Dolore, fatica, emozioni. Eppoi le parole. Un gigante di cristianità» o anche «la mamma d’Italia» è raccolta nella sua limpidezza cristallina, in quell’umanità che converrà assorbire per sentirsi migliori e magari per esserlo un pochino, per cogliere la centralità dell’esistenza.
E, mentre intorno, altrove, ovunque in quella ch’è già stata ribattezzata «Piazza Ciro Esposito», si «sente» il peso denso d’uno strazio che poi finirà fatalmente per evaporare nei comuni mortali, Antonella resterà ciò che Giovanni Malagò, il presidente del Coni, ha colto in queste sacche di dolore che ha avvertito in se stesso, non come manager e dirigente ma come uomo e ancor prima come padre. « La dimostrazione all’Italia intera di come ci si deve comportare: lo hanno capito sessanta milioni di italiani. La sua è stata una lezione di vita, con una dignità che farà storia ».

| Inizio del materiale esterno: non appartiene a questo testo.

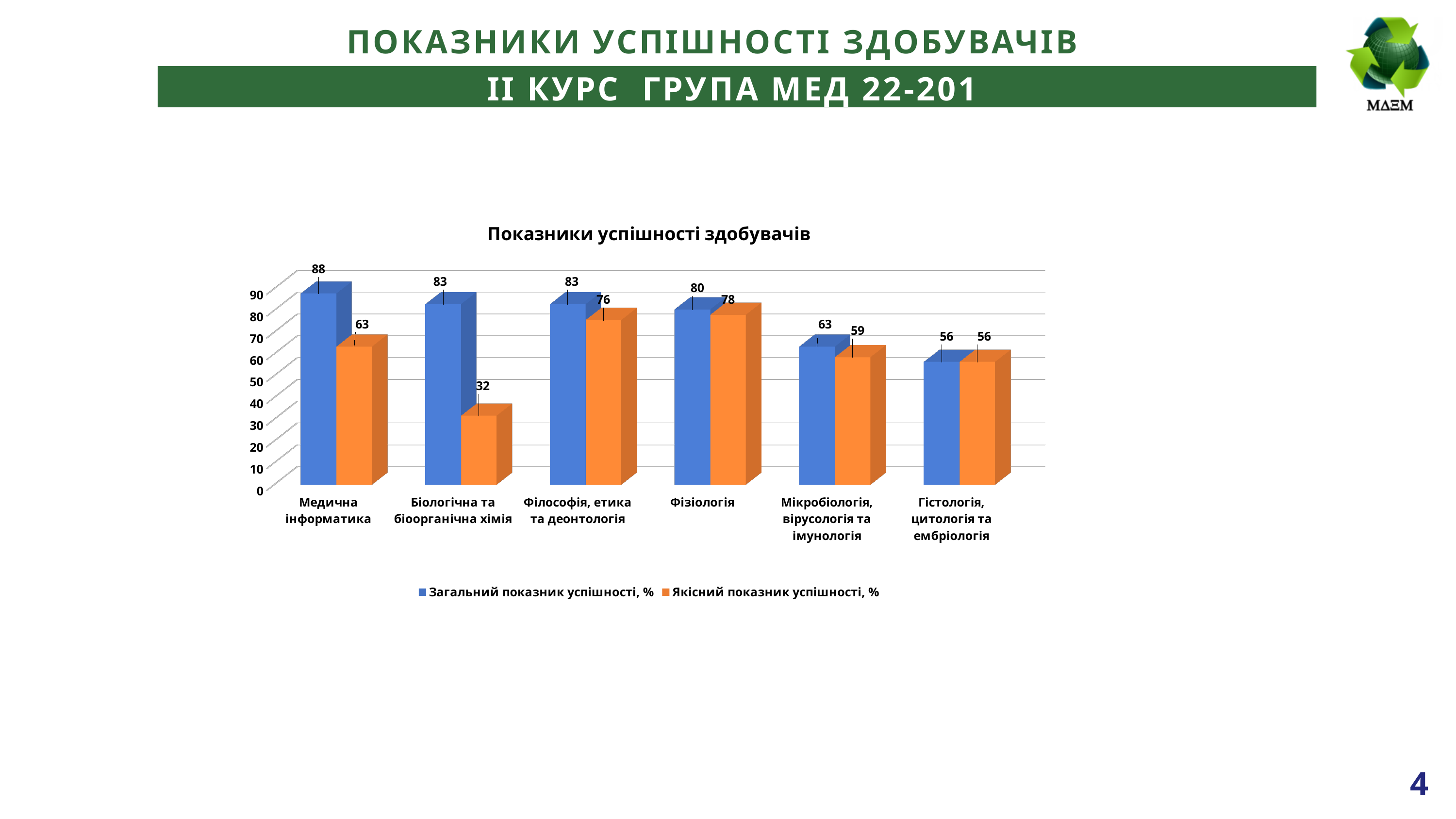
What is the difference between Загальний показник успішності, % and Якісний показник успішності, % for Біологічна та біоорганічна хімія? 51 What is the value of Загальний показник успішності, % for Медична інформатика? 88 How many series does the legend list? 2 How many categories are shown on the x axis? 6 What is the value of Якісний показник успішності, % for Біологічна та біоорганічна хімія? 32 Which category has the lowest Якісний показник успішності, %? Біологічна та біоорганічна хімія What is the value of Якісний показник успішності, % for Фізіологія? 78 What colour represents Якісний показник успішності, % in the chart? Orange Which is larger for Мікробіологія, вірусологія та імунологія: Загальний показник успішності, % or Якісний показник успішності, %? Загальний показник успішності, % What kind of chart is shown on the slide? Bar chart What is the title of the chart? Показники успішності здобувачів Which category has the highest Загальний показник успішності, %? Медична інформатика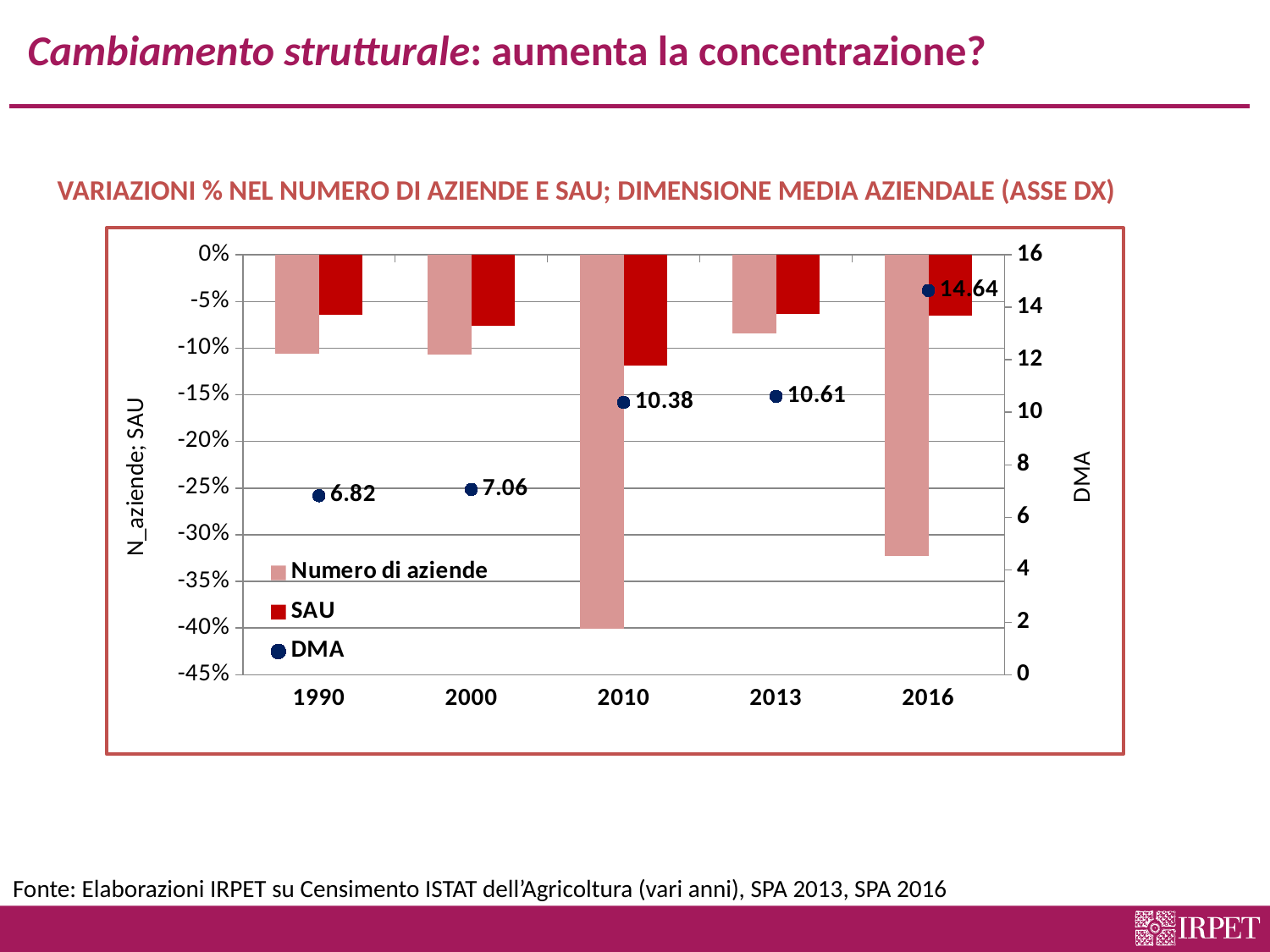
In which year is the DMA value highest? 2016 What is the DMA value for 1990? 6.82 Does the DMA value rise or fall from 1990 to 2016? rise Is the value for SAU in 2010 greater or less than -10%? less In which year is the DMA value lowest? 1990 What is the DMA value for 2016? 14.64 What is the DMA value for 2010? 10.38 How many years are shown on the x axis? 5 What is the difference between the DMA value in 2016 and in 1990? 7.82 Which year has the larger DMA value, 2000 or 2013? 2013 Is the value for Numero di aziende in 2010 greater or less than -35%? less How many series does the legend list? 3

PER SEMPRE. Il calcio, lo sport: laddove, un giorno, almeno sino al tre maggio del 2014, c’era il senso (in)compiuto dell’allegria, la percezione ludica e il piacere di attraversare una passione, ora restano le macerie, una famiglia demolita e però anche un messaggio che Giovanni Malagò recita ad alta voce, affinché l’eco giunga sinanche dove non possono i microfoni.
Perché la piazza è un’enormità, un gigantesco teatro della sofferenza stravolto non solo dall’emozione ma dal caldo asfissiante e quello sì indomabile persino dai volontari che riversano bottiglie d’acqua e inseguono medici per aiutare chi ha accusato malori passeggeri.
Così le parole del presidente Malagò: «Mi è stato detto, quando sono arrivato vicino alla salma di Ciro: bravo presidente, bravo che sei venuto, tu hai le palle. Qui non è questione di palle, ma di rispetto: rispetto a Ciro e ciò che lui rappresenta; rispetto al papà di Ciro, alla famiglia, soprattutto alla mamma, ad Antonella. Rispetto vero».
INDIMENTICABILE . E’ lì che bisognerà restare idealmente però concretamente: tra la gente per cambiarla, tra le istituzioni per scuoterle, nel Paese per educarlo, in quest’Italia da rivoltare come un calzino e servendosi dello sport, del calcio: e per convivere con i tormenti che la morte di Ciro ha scatenato in chiunque, sarà necessario e indispensabile non staccarsi mai dal ricordo, semmai starsene incollati, osservando la figura esile e però resistente di quel «gigante» di Antonella Leardi, alla quale Malagò si rivolge, e poi aggrappandosi a quel ventinovenne della cui morte sarà impossibile farsene una ragione, d’una tragedia che è di Scampia, di Napoli, di quest’Italia alla quale il presidente del Coni indica la strada con un’orazione che non ha nulla di politichese, manco una traccia o un sospiro o una virgola, ma che rappresenta l’umana riflessione perché qualcosa possa seriamente mutare. «Io sono qua perché si deve rispetto a Ciro ed a tutti i suoi, anche a voi. E però è importante quel che faremo non tra un mese, non tra un anno ma per l’eternità ». Per lasciar vivere – e sempre – Ciro Esposito, ventinove anni, il figlio di Antonella, « un gigante della vita », la mamma d’Italia.